**Consigne**
Relevez tous les rôles que l'entretien sur Olive Kitteridge, reproduit ci-dessous, attribue au personnage d'Olive dans le livre.

**Extrait du texte**
++++++++++

PAGE : Votre livre se compose de treize histoires plus ou moins liées, dans lesquelles votre personnage principal, Olive, figure soit en tant que protagoniste, soit en tant que narratrice. Il aurait aussi pu être écrit sous la forme d’un roman classique. Aviez-vous prévu d’écrire Olive Kitteridge de cette manière ou cette idée vous est-elle venue peu à peu ?
Elizabeth Strout : J’ai écrit la première histoire, « Une petite secousse », comme une entité indépendante, mais en la terminant, j’ai compris que j’allais écrire un livre composé de plusieurs récits, dont Olive Kitteridge serait le personnage principal. J’ai vu tout de suite quelle forme allait prendre mon livre. C’est inhabituel, mais ça m’a certainement été très utile pour la suite ! Au cours de la rédaction, j’ai aussi pris conscience que trop parler d’Olive serait pesant pour le lecteur – et pour moi. Je me suis donc étendue sur les vies des autres habitants de la ville. Cela permettait au lecteur de faire une pause en n’étant pas trop obnubilé par Olive, et puis j’ai toujours été fascinée par les points de vue éclatés. Nous avons une image de nous différente de celle que perçoivent les autres, et lorsque nous vivons dans une communauté, petite ou grande, les membres de cette communauté nous voient à leur manière. Je voulais donc essayer de saisir cette perception de l’être humain.

++++++++++

**Matériel présenté**
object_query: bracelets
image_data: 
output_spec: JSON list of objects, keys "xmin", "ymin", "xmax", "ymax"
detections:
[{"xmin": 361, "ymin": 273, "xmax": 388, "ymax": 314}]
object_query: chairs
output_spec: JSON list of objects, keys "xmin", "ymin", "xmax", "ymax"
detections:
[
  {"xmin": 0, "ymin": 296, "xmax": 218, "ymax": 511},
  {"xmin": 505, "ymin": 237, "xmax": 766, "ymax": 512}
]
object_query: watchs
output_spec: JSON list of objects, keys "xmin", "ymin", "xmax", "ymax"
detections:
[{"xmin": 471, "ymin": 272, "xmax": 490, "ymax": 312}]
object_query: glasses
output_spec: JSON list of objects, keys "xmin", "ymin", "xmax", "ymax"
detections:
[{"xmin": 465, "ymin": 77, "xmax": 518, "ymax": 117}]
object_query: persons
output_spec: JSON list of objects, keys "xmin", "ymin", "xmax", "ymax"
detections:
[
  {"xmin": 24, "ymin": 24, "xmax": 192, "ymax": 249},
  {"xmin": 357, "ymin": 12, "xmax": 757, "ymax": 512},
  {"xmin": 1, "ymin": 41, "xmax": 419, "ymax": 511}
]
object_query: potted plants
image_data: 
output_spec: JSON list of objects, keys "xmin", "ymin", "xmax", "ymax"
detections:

++++++++++

**Corrigé détaillé**
personnage principal ; protagoniste ; narratrice